:: Texto de lectura ::

Contad, además, los males físicos: las enfermedades, la ancianidad y la muerte. Y en cuanto a los sufrimientos morales, ¡cuántas angustias, fracasos, desilusiones y tristezas oprimen el corazón! Con harta razón decía Job que: «El hombre, nacido de mujer, vive corto tiempo y lleno de miserias» (Job., XIV, 1).



No bastan las energías y las cualidades morales para sobreponerse a estos males y aprovecharnos de ellos para labrar nuestra santificación. El alma debe volverse hacia Dios y requerir el auxilio de su gracia, confesando la propia impotencia. La actitud fundamental de la humildad cristiana consiste en esta orientación del corazón que se abre a la acción de lo sobrenatural por el reconocimiento de su indigencia, y así es como el hombre se hace capaz de recibir el don de Dios, sin correr el riesgo de atribuírselo a sí mismo. La humildad socava el alma, por así decirlo, reduciéndola al lugar que le corresponde, y la dispone para que Dios ejerza en ella su acción santificadora.

Hay almas que no tienen conciencia de su indigencia, y como no imploran al Señor desde el fondo de su miseria, tampoco se disponen a la acción de la gracia.



Saturado de este espíritu de humildad, escribía San Pablo: «Muy gustosamente, pues, continuaré gloriándome en mis debilidades para que habite en mí la fuerza de Cristo» (II Cor., XII, 9). Estas palabras son muy conocidas, aunque no siempre se entiende debidamente su sentido. ¿Qué es lo que el Apóstol quiere decir? «Yo no soy un ser perfecto, como lo son los ángeles; yo soy un hombre lleno de debilidades, pero me gloriaré en ellas porque, gracias a ellas, consigo conmover el corazón de Dios y cuanto más me percato de mi flaqueza, más enteramente entrego mi alma a la fuerza de Cristo que en mí habita».

:::
:: Datos ::

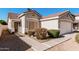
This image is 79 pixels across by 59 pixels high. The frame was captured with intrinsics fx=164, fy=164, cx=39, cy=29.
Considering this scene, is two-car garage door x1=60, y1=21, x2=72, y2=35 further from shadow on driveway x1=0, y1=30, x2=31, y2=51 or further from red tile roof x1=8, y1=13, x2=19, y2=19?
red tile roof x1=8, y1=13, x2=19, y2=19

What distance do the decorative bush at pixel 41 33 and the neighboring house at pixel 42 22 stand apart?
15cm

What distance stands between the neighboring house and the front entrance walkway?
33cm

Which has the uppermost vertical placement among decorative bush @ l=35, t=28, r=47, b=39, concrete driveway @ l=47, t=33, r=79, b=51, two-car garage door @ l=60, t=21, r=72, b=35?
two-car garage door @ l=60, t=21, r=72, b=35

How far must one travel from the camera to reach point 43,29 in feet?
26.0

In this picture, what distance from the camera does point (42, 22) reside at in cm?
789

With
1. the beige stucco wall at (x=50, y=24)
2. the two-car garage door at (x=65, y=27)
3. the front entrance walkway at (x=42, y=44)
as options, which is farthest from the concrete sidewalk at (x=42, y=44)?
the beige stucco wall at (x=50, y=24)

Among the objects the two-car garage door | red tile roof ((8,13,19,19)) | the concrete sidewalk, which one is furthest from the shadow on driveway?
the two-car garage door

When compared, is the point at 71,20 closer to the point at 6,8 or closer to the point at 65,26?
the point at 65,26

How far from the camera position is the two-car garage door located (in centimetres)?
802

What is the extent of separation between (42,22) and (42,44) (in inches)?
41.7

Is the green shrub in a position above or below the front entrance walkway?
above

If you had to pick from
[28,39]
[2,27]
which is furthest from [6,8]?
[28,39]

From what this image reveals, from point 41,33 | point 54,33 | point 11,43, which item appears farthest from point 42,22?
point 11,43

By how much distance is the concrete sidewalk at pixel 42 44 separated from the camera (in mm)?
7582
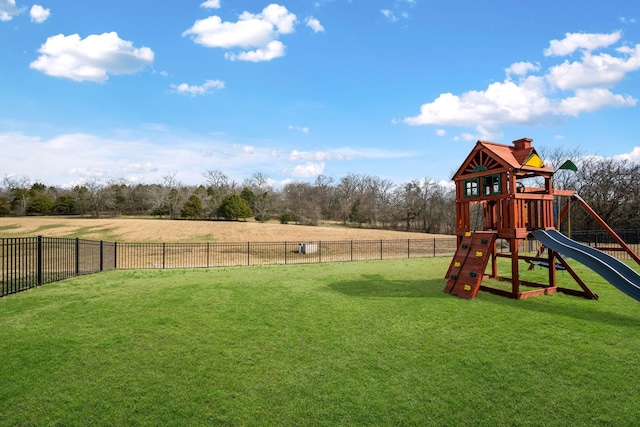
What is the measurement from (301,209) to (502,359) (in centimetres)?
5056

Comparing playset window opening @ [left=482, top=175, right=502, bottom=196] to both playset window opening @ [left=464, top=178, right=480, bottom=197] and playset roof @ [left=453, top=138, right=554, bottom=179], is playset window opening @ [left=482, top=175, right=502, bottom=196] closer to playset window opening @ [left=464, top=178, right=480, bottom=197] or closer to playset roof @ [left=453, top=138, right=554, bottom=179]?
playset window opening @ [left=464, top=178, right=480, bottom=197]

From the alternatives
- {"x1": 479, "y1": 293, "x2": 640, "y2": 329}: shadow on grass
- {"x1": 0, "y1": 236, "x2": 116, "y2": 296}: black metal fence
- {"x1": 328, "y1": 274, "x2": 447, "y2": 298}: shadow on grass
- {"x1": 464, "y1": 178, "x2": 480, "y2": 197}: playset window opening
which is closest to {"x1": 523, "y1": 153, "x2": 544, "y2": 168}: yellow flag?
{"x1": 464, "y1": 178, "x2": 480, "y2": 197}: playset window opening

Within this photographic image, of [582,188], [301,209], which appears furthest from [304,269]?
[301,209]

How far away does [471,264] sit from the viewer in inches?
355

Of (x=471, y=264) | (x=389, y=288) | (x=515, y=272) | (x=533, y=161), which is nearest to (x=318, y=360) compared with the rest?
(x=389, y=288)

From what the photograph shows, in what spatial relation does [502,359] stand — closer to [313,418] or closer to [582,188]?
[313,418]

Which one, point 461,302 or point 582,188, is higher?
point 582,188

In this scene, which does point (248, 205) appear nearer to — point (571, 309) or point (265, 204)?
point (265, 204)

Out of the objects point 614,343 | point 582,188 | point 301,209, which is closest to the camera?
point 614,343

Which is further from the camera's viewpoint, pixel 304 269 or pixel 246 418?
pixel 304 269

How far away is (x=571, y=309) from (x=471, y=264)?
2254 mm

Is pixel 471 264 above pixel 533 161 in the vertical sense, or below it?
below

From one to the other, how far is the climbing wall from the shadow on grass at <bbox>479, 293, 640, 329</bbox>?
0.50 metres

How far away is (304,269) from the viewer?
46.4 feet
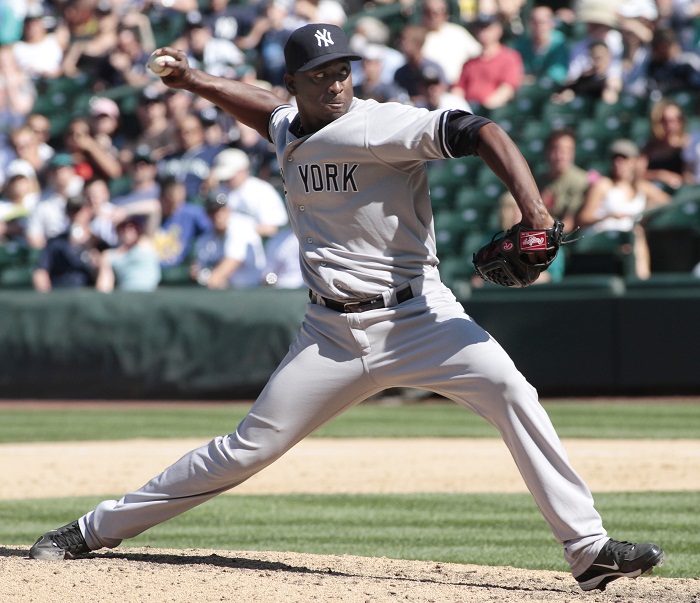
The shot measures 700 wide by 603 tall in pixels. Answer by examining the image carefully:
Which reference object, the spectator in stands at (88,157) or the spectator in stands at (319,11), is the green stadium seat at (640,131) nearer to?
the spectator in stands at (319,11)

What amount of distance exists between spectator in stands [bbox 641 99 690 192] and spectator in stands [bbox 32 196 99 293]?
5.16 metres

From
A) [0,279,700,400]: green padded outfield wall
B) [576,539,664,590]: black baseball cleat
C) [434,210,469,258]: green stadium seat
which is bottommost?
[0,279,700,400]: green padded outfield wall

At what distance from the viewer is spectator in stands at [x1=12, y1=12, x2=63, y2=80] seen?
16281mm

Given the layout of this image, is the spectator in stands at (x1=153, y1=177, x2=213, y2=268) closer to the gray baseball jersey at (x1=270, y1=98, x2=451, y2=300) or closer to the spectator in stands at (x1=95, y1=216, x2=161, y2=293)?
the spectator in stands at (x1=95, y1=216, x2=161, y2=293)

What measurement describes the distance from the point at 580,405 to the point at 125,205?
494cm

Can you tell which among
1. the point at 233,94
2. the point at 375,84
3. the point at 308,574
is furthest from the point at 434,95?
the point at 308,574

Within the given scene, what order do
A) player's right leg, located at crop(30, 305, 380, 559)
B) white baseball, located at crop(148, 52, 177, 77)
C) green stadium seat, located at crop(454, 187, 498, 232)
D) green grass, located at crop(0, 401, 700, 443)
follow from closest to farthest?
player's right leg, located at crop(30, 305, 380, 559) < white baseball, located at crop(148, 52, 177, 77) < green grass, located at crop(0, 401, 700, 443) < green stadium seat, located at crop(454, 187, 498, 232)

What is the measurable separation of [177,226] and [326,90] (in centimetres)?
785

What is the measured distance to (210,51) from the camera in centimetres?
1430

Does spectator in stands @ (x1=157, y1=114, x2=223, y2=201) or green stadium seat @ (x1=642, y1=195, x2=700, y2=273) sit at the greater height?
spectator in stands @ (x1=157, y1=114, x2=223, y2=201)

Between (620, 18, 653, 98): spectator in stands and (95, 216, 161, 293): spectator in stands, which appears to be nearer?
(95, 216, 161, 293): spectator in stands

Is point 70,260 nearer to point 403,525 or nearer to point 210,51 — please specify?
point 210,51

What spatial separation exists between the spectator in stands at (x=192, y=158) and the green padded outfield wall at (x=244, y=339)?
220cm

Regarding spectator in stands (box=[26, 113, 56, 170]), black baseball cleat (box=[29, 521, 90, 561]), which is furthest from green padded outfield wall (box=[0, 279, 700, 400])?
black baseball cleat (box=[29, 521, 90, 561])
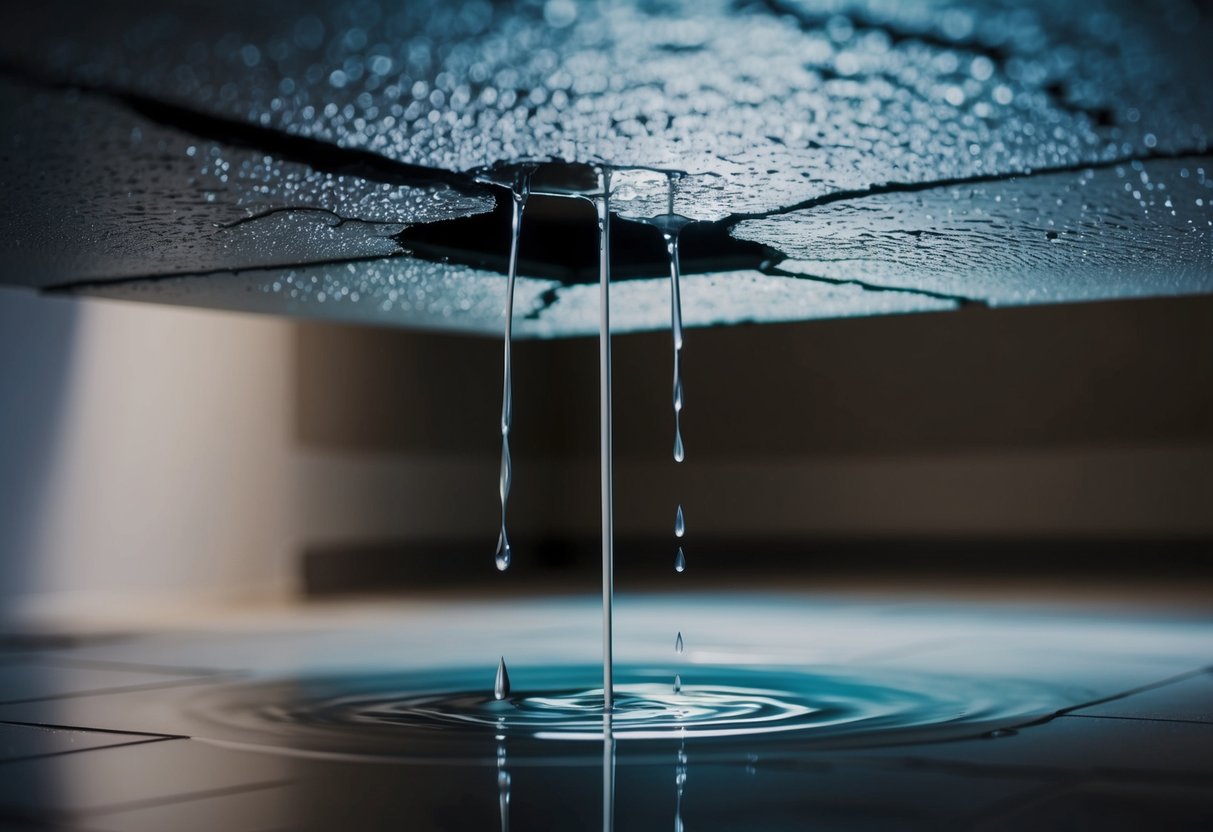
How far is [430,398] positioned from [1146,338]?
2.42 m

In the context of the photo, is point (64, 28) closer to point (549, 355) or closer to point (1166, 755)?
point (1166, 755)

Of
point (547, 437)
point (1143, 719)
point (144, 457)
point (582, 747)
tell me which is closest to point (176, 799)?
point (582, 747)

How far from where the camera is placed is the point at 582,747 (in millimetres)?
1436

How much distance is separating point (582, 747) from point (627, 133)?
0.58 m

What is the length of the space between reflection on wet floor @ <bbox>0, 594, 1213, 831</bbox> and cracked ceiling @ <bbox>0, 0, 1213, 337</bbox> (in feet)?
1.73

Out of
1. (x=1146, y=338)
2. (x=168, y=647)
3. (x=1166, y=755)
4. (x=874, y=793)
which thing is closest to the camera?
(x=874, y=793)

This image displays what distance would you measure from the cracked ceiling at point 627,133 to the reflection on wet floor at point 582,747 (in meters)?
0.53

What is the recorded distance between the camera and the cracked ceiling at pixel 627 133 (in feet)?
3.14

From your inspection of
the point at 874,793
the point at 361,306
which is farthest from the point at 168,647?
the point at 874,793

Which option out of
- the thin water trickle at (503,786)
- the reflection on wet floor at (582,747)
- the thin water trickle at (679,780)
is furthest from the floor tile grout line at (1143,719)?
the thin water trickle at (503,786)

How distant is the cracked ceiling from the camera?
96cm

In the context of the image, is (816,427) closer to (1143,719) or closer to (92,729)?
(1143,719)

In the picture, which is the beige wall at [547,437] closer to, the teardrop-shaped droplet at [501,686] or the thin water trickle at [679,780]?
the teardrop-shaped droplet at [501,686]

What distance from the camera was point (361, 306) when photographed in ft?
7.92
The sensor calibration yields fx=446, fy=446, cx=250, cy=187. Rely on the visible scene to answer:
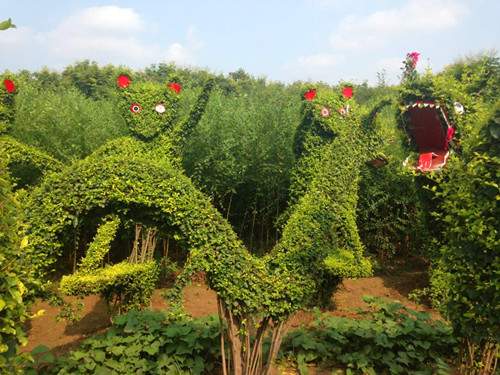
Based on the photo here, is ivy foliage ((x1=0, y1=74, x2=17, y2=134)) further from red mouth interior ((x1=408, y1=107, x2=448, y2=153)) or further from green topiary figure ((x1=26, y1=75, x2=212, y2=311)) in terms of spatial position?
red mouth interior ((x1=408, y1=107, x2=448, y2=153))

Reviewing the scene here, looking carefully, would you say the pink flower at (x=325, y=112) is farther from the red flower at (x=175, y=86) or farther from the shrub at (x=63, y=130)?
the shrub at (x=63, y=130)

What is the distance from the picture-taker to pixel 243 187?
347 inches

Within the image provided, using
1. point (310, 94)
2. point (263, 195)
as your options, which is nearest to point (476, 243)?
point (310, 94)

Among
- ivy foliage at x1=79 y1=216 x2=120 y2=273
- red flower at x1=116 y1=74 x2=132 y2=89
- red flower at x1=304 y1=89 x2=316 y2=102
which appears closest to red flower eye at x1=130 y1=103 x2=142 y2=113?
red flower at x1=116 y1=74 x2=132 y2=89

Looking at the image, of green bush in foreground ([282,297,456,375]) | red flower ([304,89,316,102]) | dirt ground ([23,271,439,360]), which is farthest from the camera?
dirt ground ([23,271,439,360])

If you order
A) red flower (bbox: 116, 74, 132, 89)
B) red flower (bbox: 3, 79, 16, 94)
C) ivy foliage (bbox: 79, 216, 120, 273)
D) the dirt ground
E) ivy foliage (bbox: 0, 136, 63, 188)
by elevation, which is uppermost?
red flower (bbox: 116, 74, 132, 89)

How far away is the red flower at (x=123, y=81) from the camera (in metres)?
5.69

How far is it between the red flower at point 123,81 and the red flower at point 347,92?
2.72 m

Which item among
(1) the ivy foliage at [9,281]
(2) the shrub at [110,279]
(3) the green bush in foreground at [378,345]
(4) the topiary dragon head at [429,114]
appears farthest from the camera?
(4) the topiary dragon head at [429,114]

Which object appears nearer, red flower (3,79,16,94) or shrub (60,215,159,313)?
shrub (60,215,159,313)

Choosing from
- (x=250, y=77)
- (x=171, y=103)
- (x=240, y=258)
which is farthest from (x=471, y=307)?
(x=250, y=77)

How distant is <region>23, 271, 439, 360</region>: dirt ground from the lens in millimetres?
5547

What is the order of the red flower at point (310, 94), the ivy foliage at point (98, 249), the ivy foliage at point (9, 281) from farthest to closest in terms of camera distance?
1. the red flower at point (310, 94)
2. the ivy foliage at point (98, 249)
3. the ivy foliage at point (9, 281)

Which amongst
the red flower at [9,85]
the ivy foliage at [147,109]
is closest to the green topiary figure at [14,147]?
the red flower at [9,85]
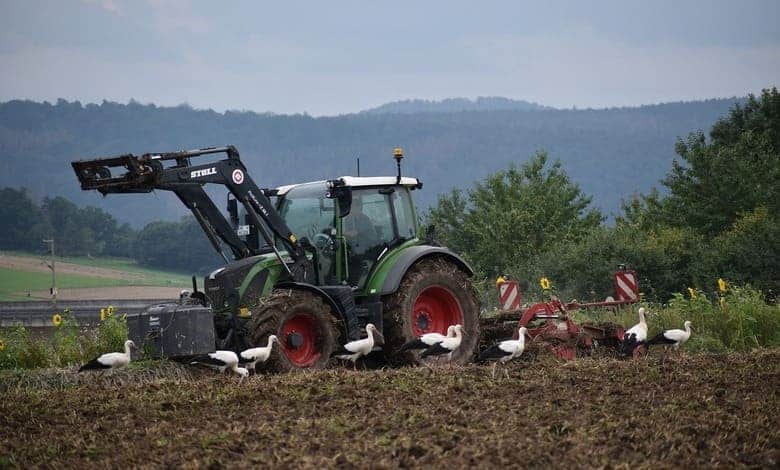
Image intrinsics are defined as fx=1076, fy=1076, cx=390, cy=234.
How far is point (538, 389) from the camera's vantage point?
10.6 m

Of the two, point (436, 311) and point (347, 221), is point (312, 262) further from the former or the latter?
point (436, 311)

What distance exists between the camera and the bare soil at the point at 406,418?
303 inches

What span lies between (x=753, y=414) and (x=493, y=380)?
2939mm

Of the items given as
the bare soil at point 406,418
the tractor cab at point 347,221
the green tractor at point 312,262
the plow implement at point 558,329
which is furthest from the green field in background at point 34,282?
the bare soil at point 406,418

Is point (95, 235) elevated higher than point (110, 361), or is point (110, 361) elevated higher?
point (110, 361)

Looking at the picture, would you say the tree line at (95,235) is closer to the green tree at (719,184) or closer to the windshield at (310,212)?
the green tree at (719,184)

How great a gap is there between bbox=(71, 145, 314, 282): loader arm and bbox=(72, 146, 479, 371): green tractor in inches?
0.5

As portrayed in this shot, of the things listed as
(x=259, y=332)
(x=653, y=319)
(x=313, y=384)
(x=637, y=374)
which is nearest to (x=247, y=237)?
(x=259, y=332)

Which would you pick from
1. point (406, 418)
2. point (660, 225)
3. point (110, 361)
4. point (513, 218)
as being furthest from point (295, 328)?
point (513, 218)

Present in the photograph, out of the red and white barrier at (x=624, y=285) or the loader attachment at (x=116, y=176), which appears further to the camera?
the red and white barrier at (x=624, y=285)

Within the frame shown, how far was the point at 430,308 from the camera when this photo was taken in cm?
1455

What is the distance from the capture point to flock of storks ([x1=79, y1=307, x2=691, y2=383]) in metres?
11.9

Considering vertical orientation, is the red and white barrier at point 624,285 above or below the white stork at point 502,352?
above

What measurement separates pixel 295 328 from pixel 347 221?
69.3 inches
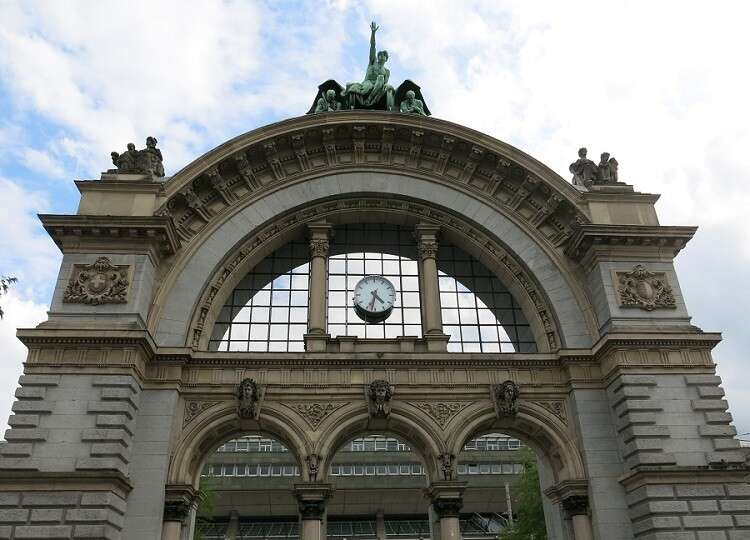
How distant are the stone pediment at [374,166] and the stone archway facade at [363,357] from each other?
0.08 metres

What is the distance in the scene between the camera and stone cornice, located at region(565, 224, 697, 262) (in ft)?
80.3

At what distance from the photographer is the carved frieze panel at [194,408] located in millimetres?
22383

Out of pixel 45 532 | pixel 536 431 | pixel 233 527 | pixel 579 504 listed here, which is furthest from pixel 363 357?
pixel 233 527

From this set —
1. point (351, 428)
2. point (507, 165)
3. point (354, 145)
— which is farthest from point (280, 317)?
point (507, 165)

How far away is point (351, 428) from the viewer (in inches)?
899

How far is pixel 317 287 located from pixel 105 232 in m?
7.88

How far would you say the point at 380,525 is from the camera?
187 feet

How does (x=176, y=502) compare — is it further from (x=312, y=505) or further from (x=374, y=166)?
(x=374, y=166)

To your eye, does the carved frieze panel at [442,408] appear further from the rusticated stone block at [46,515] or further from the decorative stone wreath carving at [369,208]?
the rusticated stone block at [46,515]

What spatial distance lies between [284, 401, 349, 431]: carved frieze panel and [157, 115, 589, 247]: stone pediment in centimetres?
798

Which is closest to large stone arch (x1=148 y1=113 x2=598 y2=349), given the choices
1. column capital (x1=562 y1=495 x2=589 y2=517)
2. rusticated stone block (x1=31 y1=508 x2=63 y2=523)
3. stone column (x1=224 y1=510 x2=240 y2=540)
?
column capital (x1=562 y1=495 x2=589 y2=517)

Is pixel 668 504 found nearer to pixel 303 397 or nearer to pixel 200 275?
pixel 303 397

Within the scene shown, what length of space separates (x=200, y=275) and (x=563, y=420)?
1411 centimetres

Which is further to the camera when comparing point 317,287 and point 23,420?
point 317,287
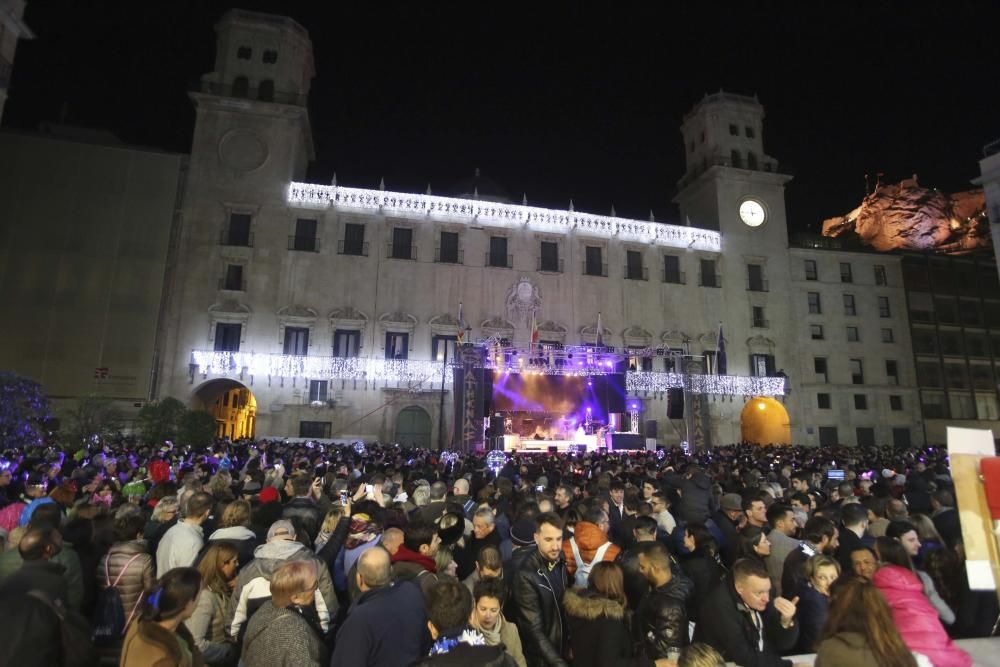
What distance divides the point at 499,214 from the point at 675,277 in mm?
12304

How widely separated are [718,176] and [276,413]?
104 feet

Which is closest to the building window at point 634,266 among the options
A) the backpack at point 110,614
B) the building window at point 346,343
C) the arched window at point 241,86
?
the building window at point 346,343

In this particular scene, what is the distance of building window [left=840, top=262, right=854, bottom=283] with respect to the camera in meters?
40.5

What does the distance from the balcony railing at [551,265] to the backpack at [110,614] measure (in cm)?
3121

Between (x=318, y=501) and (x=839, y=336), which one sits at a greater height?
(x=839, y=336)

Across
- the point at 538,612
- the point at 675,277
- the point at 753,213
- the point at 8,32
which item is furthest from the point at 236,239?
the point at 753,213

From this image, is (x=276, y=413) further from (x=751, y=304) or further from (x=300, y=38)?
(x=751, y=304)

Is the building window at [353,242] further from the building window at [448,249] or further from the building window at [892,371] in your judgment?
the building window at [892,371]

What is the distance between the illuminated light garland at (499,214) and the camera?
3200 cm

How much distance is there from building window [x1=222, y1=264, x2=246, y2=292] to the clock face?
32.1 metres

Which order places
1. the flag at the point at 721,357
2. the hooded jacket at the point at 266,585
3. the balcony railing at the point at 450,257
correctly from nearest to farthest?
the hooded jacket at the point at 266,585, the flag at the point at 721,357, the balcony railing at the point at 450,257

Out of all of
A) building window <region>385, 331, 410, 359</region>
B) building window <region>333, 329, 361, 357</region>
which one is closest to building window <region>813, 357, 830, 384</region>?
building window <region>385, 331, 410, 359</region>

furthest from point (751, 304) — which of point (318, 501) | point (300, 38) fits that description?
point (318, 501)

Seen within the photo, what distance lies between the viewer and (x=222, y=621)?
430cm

:::

Consigna 1 => ¿Qué males físicos enumera el texto de lectura?
Consigna 2 => Edita el texto de lectura desde "Contad, además, los" hasta "(Job., XIV, 1)." y reemplaza "ancianidad" por "vejez".

Respuesta del ejercicio 1 => Las enfermedades, la ancianidad y la muerte.

Respuesta del ejercicio 2 =>
Contad, además, los males físicos: las enfermedades, la vejez y la muerte. Y en cuanto a los sufrimientos morales, ¡cuántas angustias, fracasos, desilusiones y tristezas oprimen el corazón! Con harta razón decía Job que: «El hombre, nacido de mujer, vive corto tiempo y lleno de miserias» (Job., XIV, 1).